▸ DATASET ENTRIES:
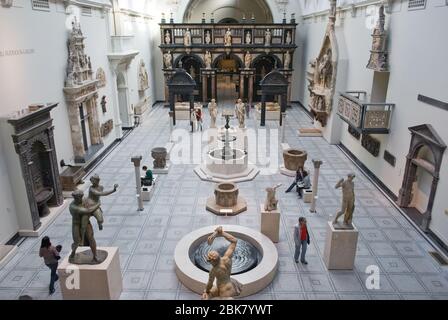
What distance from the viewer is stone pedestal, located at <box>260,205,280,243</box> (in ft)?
29.2

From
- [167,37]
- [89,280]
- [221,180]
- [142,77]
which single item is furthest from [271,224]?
[167,37]

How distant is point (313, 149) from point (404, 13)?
6.99 meters

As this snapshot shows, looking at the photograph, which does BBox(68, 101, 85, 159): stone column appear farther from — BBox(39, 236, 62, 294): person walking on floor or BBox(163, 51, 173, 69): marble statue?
BBox(163, 51, 173, 69): marble statue

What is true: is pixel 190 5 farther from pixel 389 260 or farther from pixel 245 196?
pixel 389 260

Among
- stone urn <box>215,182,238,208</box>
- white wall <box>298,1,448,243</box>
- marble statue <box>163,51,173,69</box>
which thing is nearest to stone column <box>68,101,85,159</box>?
stone urn <box>215,182,238,208</box>

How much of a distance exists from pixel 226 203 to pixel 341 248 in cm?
387

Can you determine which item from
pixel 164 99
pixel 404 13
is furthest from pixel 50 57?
pixel 164 99

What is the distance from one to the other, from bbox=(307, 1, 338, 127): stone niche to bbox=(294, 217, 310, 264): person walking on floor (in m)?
10.3

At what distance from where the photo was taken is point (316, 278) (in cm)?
774

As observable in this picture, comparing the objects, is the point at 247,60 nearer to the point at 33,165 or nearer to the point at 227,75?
the point at 227,75

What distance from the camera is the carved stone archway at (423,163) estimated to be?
893 centimetres

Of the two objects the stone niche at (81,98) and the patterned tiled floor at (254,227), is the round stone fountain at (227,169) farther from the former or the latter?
the stone niche at (81,98)

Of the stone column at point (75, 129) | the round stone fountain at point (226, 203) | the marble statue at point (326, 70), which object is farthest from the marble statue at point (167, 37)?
the round stone fountain at point (226, 203)

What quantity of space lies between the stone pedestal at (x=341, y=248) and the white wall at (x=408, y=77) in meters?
2.67
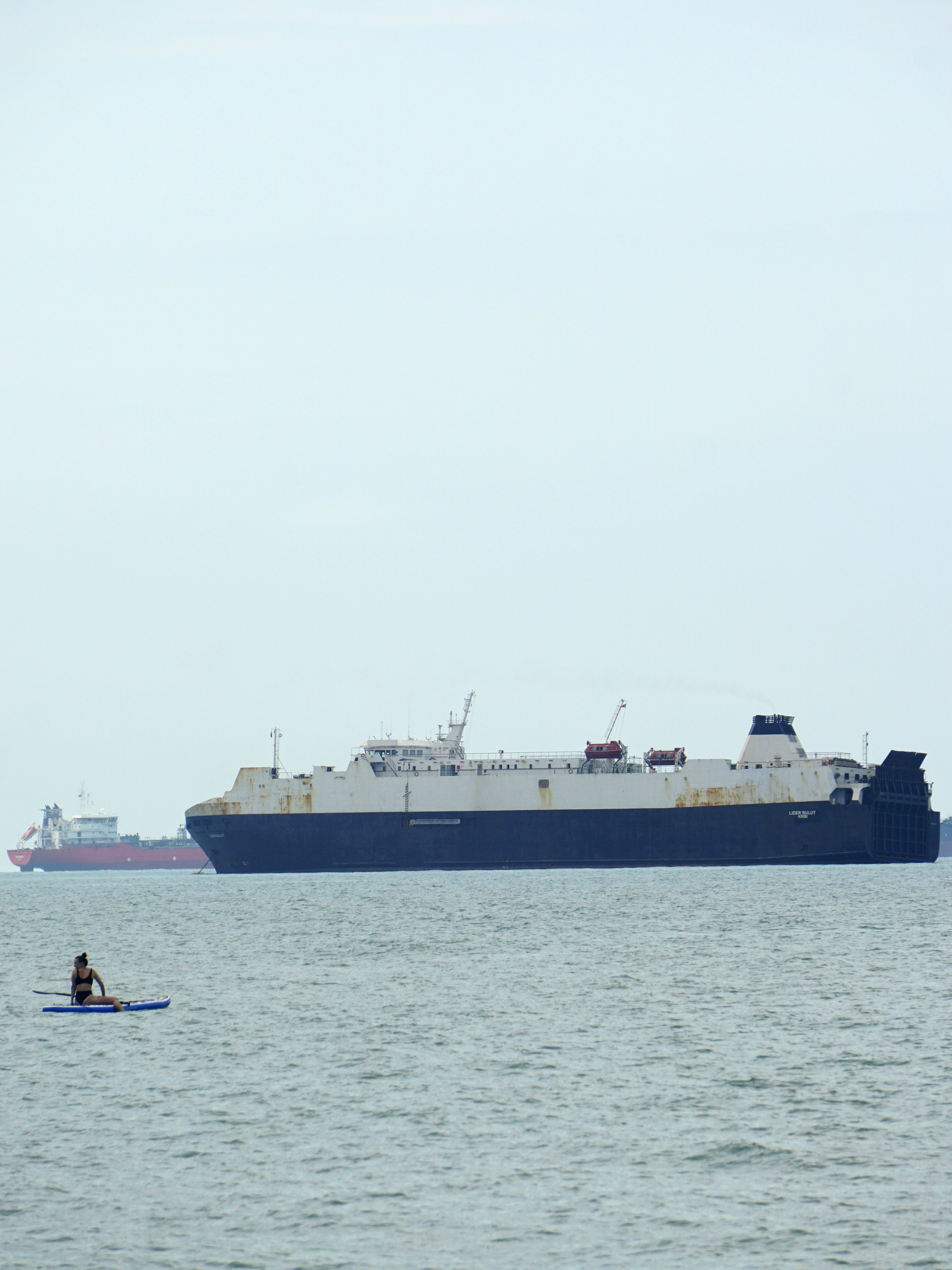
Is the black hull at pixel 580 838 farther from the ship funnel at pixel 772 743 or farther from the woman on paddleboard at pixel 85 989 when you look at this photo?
the woman on paddleboard at pixel 85 989

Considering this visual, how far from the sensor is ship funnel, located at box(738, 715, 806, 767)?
98188 millimetres

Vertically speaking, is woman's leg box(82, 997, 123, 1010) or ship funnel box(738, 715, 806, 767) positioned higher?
→ ship funnel box(738, 715, 806, 767)

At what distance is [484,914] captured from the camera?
64.8m

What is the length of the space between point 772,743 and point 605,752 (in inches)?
446

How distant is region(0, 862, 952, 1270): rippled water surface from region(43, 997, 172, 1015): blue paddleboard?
0.28 meters

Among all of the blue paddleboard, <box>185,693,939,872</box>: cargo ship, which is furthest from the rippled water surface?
<box>185,693,939,872</box>: cargo ship

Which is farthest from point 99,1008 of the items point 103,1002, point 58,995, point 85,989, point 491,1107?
point 491,1107

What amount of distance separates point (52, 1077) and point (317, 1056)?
17.2 feet

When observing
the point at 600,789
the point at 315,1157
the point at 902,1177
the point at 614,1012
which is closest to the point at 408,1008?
the point at 614,1012

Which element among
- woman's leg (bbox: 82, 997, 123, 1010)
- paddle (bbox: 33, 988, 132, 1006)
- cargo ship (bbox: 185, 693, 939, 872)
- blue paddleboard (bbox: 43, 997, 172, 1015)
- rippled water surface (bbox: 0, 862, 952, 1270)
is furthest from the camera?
cargo ship (bbox: 185, 693, 939, 872)

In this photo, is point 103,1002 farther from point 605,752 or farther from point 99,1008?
point 605,752

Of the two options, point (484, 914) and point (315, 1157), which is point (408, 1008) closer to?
point (315, 1157)

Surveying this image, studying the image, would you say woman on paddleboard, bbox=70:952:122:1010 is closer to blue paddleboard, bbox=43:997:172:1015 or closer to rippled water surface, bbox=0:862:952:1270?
blue paddleboard, bbox=43:997:172:1015

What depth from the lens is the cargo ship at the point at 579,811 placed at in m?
96.1
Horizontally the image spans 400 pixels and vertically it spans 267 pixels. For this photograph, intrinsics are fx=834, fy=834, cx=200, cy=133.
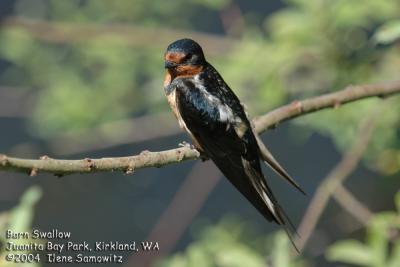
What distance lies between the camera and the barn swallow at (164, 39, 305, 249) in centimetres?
275

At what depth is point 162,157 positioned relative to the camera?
6.90 feet

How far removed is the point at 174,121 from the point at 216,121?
1.64 metres

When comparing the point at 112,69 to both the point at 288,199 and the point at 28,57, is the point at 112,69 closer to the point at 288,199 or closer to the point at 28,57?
the point at 28,57

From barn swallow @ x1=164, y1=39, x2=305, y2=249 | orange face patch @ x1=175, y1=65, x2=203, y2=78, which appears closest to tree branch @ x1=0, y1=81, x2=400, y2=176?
barn swallow @ x1=164, y1=39, x2=305, y2=249

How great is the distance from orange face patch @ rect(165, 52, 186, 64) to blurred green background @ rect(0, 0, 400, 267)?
22.3 inches

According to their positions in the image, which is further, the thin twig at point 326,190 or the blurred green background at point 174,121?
the blurred green background at point 174,121

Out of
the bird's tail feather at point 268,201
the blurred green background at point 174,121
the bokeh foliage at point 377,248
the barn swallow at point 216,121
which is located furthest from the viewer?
the blurred green background at point 174,121

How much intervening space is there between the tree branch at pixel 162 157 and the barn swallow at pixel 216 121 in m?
0.16

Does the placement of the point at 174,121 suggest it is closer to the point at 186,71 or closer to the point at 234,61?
the point at 234,61

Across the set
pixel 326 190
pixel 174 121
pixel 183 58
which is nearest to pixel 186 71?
pixel 183 58

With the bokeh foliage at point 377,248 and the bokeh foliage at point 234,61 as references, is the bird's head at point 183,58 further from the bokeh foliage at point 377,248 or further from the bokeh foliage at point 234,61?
the bokeh foliage at point 377,248

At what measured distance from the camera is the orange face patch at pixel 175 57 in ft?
10.1

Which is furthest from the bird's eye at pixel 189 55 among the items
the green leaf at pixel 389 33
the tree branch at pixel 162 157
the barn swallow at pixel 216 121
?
the green leaf at pixel 389 33

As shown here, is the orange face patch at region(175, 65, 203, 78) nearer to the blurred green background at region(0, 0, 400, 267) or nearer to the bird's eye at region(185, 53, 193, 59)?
the bird's eye at region(185, 53, 193, 59)
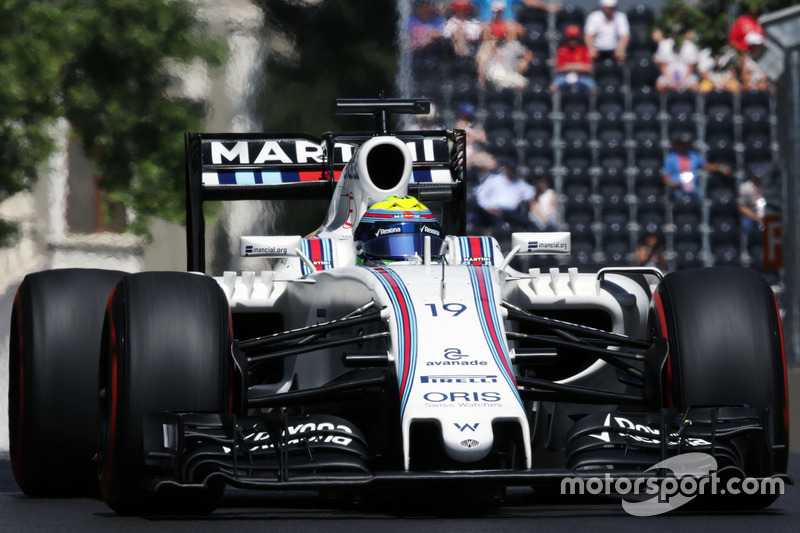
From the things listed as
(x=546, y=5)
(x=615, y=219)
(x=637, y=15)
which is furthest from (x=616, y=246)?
(x=546, y=5)

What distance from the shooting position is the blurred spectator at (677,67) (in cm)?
1939

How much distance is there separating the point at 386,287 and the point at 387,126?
287 centimetres

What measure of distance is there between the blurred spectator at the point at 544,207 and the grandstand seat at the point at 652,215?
3.44ft

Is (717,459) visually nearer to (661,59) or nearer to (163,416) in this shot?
(163,416)

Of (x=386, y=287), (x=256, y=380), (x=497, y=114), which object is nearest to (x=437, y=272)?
(x=386, y=287)

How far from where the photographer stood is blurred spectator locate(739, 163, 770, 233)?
19062 millimetres

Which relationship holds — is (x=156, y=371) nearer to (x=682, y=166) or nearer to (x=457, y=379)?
(x=457, y=379)

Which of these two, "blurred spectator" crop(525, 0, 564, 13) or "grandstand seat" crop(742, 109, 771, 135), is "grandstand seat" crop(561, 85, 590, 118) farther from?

▸ WRITTEN TASK: Leave out all images, then reproduce the entries above exactly.

▸ ANSWER TO THE PROBLEM:
What distance from the viewer is stone pedestal, located at <box>260,205,280,243</box> (in ft)?
29.2

From
- [167,37]
- [89,280]
- [221,180]
- [142,77]
which single item is furthest from [271,224]?
[167,37]

How distant is point (313, 149) from point (404, 13)?
6.99 meters

As this snapshot shows, looking at the photograph, which does BBox(68, 101, 85, 159): stone column appear farther from — BBox(39, 236, 62, 294): person walking on floor or BBox(163, 51, 173, 69): marble statue?
BBox(163, 51, 173, 69): marble statue

What is true: is pixel 190 5 farther from pixel 389 260 or farther from pixel 245 196?
pixel 389 260

Among
- stone urn <box>215,182,238,208</box>
- white wall <box>298,1,448,243</box>
- marble statue <box>163,51,173,69</box>
which thing is nearest to stone column <box>68,101,85,159</box>?
stone urn <box>215,182,238,208</box>

How much of a distance exists from pixel 226 203 to pixel 341 248 in cm?
387

Can you determine which item from
pixel 164 99
pixel 404 13
is furthest from pixel 50 57?
pixel 164 99

What is the distance from one to the other, from bbox=(307, 1, 338, 127): stone niche to bbox=(294, 217, 310, 264): person walking on floor (in m)?
10.3

At what distance from where the photo was taken is point (316, 278) (in cm)?
774

As observable in this picture, comparing the objects, is the point at 247,60 nearer to the point at 33,165 or nearer to the point at 227,75?
the point at 227,75

What distance from the camera is the carved stone archway at (423,163) estimated to be?
893 centimetres

Of the two objects the stone niche at (81,98) and the patterned tiled floor at (254,227), is the round stone fountain at (227,169) farther from the former or the latter?
the stone niche at (81,98)

Of the stone column at point (75, 129) | the round stone fountain at point (226, 203) | the marble statue at point (326, 70), which object is farthest from the marble statue at point (167, 37)?
the round stone fountain at point (226, 203)

What quantity of space lies between the stone pedestal at (x=341, y=248) and the white wall at (x=408, y=77) in meters?
2.67
Is the black hull at pixel 580 838 farther from the ship funnel at pixel 772 743 or farther from the woman on paddleboard at pixel 85 989 when you look at this photo?
the woman on paddleboard at pixel 85 989

Considering this visual, how far from the sensor is ship funnel, located at box(738, 715, 806, 767)?
98188 millimetres

Vertically speaking, is woman's leg box(82, 997, 123, 1010) or ship funnel box(738, 715, 806, 767) positioned higher?
→ ship funnel box(738, 715, 806, 767)

At what distance is [484,914] captured from the camera?
64.8m

What is the length of the space between point 772,743 and point 605,752 (in inches)?
446

How distant is region(0, 862, 952, 1270): rippled water surface from region(43, 997, 172, 1015): blue paddleboard?
0.28 meters

Among all of the blue paddleboard, <box>185,693,939,872</box>: cargo ship, which is furthest from the rippled water surface?
<box>185,693,939,872</box>: cargo ship

Which is farthest from point 99,1008 of the items point 103,1002, point 58,995, point 85,989, point 491,1107?
point 491,1107

What amount of distance separates point (52, 1077) and point (317, 1056)?
17.2 feet

When observing
the point at 600,789
the point at 315,1157
the point at 902,1177
the point at 614,1012
which is closest to the point at 408,1008?
the point at 614,1012

Which element among
- woman's leg (bbox: 82, 997, 123, 1010)
- paddle (bbox: 33, 988, 132, 1006)
- cargo ship (bbox: 185, 693, 939, 872)
- blue paddleboard (bbox: 43, 997, 172, 1015)
- rippled water surface (bbox: 0, 862, 952, 1270)
is furthest from the camera?
cargo ship (bbox: 185, 693, 939, 872)

In this photo, is point 103,1002 farther from point 605,752 or farther from point 99,1008?
point 605,752

Of the two options, point (484, 914) and point (315, 1157), which is point (408, 1008) closer to?
point (315, 1157)

Surveying this image, studying the image, would you say woman on paddleboard, bbox=70:952:122:1010 is closer to blue paddleboard, bbox=43:997:172:1015 or closer to rippled water surface, bbox=0:862:952:1270?
blue paddleboard, bbox=43:997:172:1015

What depth from the lens is the cargo ship at the point at 579,811 placed at in m?
96.1
Horizontally the image spans 400 pixels and vertically it spans 267 pixels. For this photograph, intrinsics are fx=834, fy=834, cx=200, cy=133.
What distance lies between the camera and the barn swallow at (164, 39, 305, 249) in centimetres?
275

At what depth is point 162,157 positioned relative to the camera?
6.90 feet

How far removed is the point at 174,121 from the point at 216,121?
1.64 metres

When comparing the point at 112,69 to both the point at 288,199 and the point at 28,57, is the point at 112,69 closer to the point at 288,199 or closer to the point at 28,57?
the point at 28,57

From barn swallow @ x1=164, y1=39, x2=305, y2=249 | orange face patch @ x1=175, y1=65, x2=203, y2=78, which appears closest to tree branch @ x1=0, y1=81, x2=400, y2=176?
barn swallow @ x1=164, y1=39, x2=305, y2=249

How great is the distance from orange face patch @ rect(165, 52, 186, 64) to blurred green background @ rect(0, 0, 400, 267)?
22.3 inches

According to their positions in the image, which is further, the thin twig at point 326,190 or the blurred green background at point 174,121?
the blurred green background at point 174,121

Out of
the bird's tail feather at point 268,201
the blurred green background at point 174,121
the bokeh foliage at point 377,248
the barn swallow at point 216,121
which is located furthest from the viewer?
the blurred green background at point 174,121

How much intervening space is there between the tree branch at pixel 162 157 and the barn swallow at pixel 216 121 in m?
0.16

Does the placement of the point at 174,121 suggest it is closer to the point at 186,71 or closer to the point at 234,61?
the point at 234,61

Across the set
pixel 326 190
pixel 174 121
pixel 183 58
which is nearest to pixel 186 71?
pixel 183 58

With the bokeh foliage at point 377,248 and the bokeh foliage at point 234,61 as references, is the bird's head at point 183,58 further from the bokeh foliage at point 377,248 or further from the bokeh foliage at point 234,61?
the bokeh foliage at point 377,248

At what measured distance from the camera is the orange face patch at pixel 175 57 in ft?
10.1

Which is furthest from the bird's eye at pixel 189 55 among the items
the green leaf at pixel 389 33
the tree branch at pixel 162 157
the barn swallow at pixel 216 121
?
the green leaf at pixel 389 33

As shown here, is the orange face patch at region(175, 65, 203, 78) nearer to the blurred green background at region(0, 0, 400, 267) or nearer to the bird's eye at region(185, 53, 193, 59)?
the bird's eye at region(185, 53, 193, 59)
From the things listed as
(x=546, y=5)
(x=615, y=219)
(x=637, y=15)
which is furthest from (x=616, y=246)?
(x=546, y=5)

What distance from the shooting position is the blurred spectator at (677,67) (in cm)?
1939

How much distance is there separating the point at 386,287 and the point at 387,126?
287 centimetres

What measure of distance is there between the blurred spectator at the point at 544,207 and the grandstand seat at the point at 652,215?
3.44ft

Is (717,459) visually nearer to (661,59) or nearer to (163,416) in this shot?
(163,416)

Of (x=386, y=287), (x=256, y=380), (x=497, y=114), which object is nearest to (x=437, y=272)?
(x=386, y=287)

How far from where the photographer stood is blurred spectator locate(739, 163, 770, 233)?
19062 millimetres

Which relationship holds — is (x=156, y=371) nearer to (x=682, y=166) or nearer to (x=457, y=379)?
(x=457, y=379)

Which of these two, "blurred spectator" crop(525, 0, 564, 13) or "grandstand seat" crop(742, 109, 771, 135), is "grandstand seat" crop(561, 85, 590, 118) farther from?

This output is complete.